Work to be completed »
How many lines of the material below contain the word "white"? Reply with the number alone.

Task data »
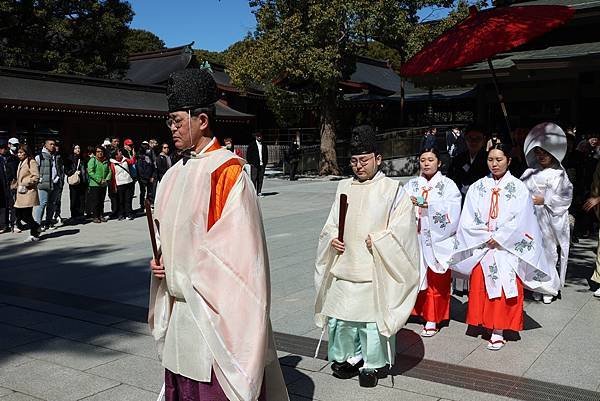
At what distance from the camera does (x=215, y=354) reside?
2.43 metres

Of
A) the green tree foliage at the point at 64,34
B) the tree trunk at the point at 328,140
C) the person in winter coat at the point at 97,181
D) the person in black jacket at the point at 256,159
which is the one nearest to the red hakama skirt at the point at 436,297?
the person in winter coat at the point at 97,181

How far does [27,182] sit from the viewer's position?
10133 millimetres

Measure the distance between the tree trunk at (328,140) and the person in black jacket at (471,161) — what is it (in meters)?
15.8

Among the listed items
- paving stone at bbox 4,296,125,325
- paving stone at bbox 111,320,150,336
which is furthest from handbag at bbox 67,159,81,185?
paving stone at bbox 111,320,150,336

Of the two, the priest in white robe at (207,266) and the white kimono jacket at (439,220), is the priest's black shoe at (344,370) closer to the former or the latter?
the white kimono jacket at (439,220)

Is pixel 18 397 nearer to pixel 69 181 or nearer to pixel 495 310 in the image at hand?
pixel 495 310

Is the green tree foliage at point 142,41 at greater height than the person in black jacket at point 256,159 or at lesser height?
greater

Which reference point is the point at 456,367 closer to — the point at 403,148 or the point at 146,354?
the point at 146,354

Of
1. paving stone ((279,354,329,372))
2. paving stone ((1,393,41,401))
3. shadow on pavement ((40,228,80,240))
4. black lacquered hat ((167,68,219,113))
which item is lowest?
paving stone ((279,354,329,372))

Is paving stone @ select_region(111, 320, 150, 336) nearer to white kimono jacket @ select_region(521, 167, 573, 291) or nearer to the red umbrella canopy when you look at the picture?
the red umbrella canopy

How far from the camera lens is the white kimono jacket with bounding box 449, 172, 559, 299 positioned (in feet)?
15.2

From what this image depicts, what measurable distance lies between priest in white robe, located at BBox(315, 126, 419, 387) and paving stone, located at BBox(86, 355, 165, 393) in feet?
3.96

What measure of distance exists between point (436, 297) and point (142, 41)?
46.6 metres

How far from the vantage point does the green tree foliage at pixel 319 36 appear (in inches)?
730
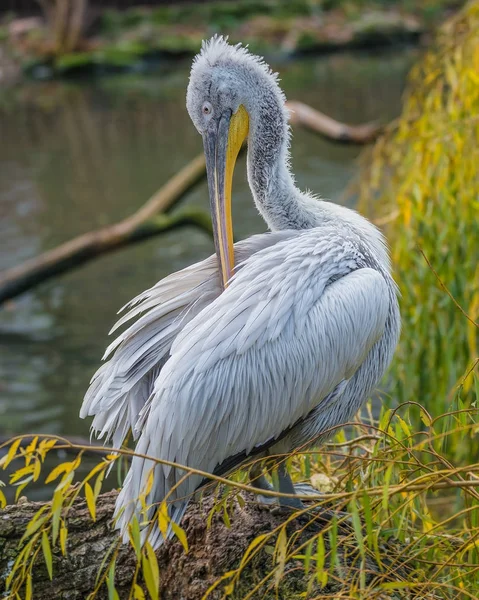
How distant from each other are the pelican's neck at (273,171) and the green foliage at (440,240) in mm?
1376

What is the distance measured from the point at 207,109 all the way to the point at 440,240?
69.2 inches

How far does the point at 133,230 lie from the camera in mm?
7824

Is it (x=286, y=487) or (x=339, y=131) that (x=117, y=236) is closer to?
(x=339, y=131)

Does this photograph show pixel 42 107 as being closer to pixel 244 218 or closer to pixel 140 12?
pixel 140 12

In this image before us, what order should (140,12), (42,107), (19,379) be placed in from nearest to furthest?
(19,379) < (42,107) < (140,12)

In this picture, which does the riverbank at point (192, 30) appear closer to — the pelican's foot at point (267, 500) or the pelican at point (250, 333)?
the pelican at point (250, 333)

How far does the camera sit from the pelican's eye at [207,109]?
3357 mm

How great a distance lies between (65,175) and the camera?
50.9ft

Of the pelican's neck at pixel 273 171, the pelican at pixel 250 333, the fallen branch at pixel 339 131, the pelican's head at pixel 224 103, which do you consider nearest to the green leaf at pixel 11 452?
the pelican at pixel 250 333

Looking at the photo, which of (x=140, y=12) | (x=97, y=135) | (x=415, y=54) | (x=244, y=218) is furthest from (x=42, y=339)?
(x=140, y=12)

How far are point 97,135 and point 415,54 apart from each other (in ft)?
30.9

Task response »
5